Prepare frames from video:

In [5]:
frames = {} #initialize dictionary
frames["1"] = get_frames_for_set(videos[1]) #get frames for first subset
frames["2"] = get_frames_for_set(videos[2]) #get frames for second subset
frames["3"] = get_frames_for_set(videos[3]) #get frames for third subset

Save frames and path of directories:

In [6]:
path = {} #initalize dictionary
for key in frames: #loop through dictionary
    save_frames(frames[key], key) #save all the frames
    path[key] = 'scenes' + key + '/' #store dictionary of the frames

Get all the info about subset:

In [7]:
medians = {} #initialize dictionary of medians
saturation = {} #initialize dictionary of saturation
hue = {} #initialize dictionary of hue
lightness = {} #initialize dictionary of lightness 
ratios = {} #initialize dictionary of ratios
for key in path: #loop through the paths of the subset
    medians[key], ratios[key], saturation[key], hue[key], lightness[key] = get_subset_info(path[key]) #get info of the subset
  0%|          | 0/3625 [00:00<?, ?it/s]
  0%|          | 0/6636 [00:00<?, ?it/s]
  0%|          | 0/6196 [00:00<?, ?it/s]

Visualize ratios:

In [8]:
ratios_graph = visualize_boxplots(ratios, "Graph of ratios distribution", "subset", "ratios")
ratios_graph.show()

saturation:

In [9]:
sat_graph = visualize_boxplots(saturation, "Graph of saturation distribution", "subset", "saturations")
sat_graph.show()

Visualize hue:

In [10]:
visualize_boxplots(hue, "Graph of hue distribution", "subset", "hue").show()

Visualize lightness:

In [11]:
visualize_boxplots(lightness, "Graph of lightness distribution", "subset", "lightness").show()

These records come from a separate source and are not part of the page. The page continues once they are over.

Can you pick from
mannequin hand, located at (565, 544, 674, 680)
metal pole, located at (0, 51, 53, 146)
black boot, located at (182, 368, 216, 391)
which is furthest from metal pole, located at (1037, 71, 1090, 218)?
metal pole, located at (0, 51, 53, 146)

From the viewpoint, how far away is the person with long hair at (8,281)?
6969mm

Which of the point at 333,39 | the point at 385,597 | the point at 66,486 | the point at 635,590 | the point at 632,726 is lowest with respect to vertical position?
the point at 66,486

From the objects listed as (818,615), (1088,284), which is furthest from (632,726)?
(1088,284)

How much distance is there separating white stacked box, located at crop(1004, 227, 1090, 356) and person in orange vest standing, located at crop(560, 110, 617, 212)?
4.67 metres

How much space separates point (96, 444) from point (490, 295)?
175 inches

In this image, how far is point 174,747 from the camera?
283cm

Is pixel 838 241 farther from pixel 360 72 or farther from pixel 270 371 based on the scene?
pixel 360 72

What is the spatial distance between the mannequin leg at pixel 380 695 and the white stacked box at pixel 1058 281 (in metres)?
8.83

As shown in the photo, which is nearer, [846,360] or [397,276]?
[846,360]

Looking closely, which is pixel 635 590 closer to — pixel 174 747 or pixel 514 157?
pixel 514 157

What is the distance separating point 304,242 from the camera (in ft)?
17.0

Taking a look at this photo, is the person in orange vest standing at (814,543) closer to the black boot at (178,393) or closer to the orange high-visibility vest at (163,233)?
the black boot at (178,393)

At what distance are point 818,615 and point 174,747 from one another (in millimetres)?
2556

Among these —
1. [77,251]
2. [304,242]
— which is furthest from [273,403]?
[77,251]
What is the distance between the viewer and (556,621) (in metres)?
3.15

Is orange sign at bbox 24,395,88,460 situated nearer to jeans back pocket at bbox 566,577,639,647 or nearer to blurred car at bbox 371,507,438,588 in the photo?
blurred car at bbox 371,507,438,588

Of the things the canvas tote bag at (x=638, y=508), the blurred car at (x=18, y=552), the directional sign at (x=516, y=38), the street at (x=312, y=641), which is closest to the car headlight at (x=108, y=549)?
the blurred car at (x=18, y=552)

Visualize medians of red color:

In [13]:
visualize_rgb(medians, "Medians of reds", "subset", "r colour", 0)

Visualize medians of green color:

In [14]:
visualize_rgb(medians, "Medians of blues", "subset", "b colour", 1)

Visualize medians of blue color:

In [15]:
visualize_rgb(medians, "Medians of greens", "subset", "g colour", 2)

3. Interpretation and conclusion¶

Looking at the distribution of ratios in the corresponding plot we can see that during 1920-1940 the ratio was mainly around 1.3. In the second subset, there are sometimes even square ratios (1.0). However, during the upcoming years, there was a change and in 2000-2020 the frame is always wide. Looking at saturation plot we can find some interesting results. The saturation is very low for the oldest data set. This might be a consequence of using just black and white color. Simultaneously, it could suggest that technology evolved and the pictures are full of more quality colors which have more saturation.

Surprisingly, looking at the distribution of medians of red, green, and blue color, we cannot see any big differences in the distribution of the data. Looking at the distribution of hue we can see that the median is at 0 which confirms my hypothesis that the first and oldest subset contains mainly black and white pictures.

To conclude, I believe that color-wise the subset from 1920 to 1940 differ greatly from both other subsets. However, the two other subsets themselves can be considered similar when doing color analysis as the distribution of features is nearly the same. However, if one would look at the trailers, there could be seen a difference. Thus, in the future, a different method could be tried to compare the pictures in order to see if we can distinguish these two data sets - 2000-2020 and 1960-1980.